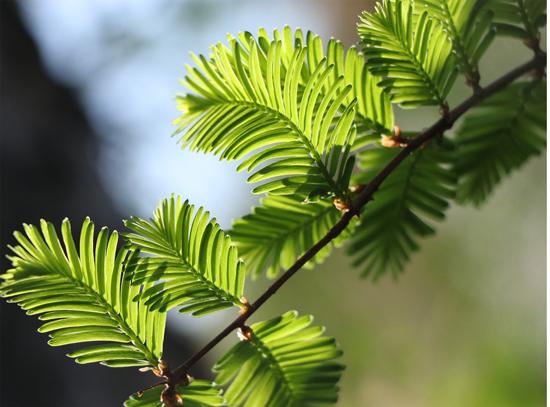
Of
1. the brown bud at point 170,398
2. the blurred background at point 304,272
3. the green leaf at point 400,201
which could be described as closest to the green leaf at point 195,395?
the brown bud at point 170,398

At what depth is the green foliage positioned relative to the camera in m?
0.27

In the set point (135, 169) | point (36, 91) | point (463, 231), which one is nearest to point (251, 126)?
point (135, 169)

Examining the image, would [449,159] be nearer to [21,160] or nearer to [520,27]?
[520,27]

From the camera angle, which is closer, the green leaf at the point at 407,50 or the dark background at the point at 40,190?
the green leaf at the point at 407,50

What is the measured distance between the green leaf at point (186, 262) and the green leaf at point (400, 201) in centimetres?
9

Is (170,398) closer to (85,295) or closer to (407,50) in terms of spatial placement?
(85,295)

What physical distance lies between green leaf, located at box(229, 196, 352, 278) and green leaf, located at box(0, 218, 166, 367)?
0.26 ft

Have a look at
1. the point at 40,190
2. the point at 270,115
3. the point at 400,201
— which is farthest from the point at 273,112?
the point at 40,190

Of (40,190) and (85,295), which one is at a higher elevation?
(40,190)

───

**The problem**
Reproduce all of the entries above word for word, leaving out the pictures.

**Answer**
Of
1. the brown bud at point 170,398
2. the blurred background at point 304,272
3. the green leaf at point 400,201
which could be described as closest to the green leaf at point 195,395?
the brown bud at point 170,398

At what depth is the green foliage positioned relative to the camera in m?
0.27

In the set point (135, 169) | point (36, 91) | point (463, 231), which one is nearest to point (251, 126)?
point (135, 169)

Examining the image, would [449,159] be nearer to [21,160] or nearer to [520,27]?
[520,27]

From the camera angle, which is closer, the green leaf at the point at 407,50 or the dark background at the point at 40,190?
the green leaf at the point at 407,50

What is the measured distance between the green leaf at point (186, 262) and the green leaf at point (400, 201) in centimetres?
9

Is (170,398) closer to (85,295) or closer to (407,50) in terms of spatial placement?
(85,295)

What physical distance lies between green leaf, located at box(229, 196, 352, 278) and green leaf, located at box(0, 218, 166, 367)?
0.26 ft

Have a look at
1. the point at 40,190
2. the point at 270,115
3. the point at 400,201
— which is farthest from the point at 273,112?
the point at 40,190

Of (40,190) and (85,295), which one is at a higher elevation?
(40,190)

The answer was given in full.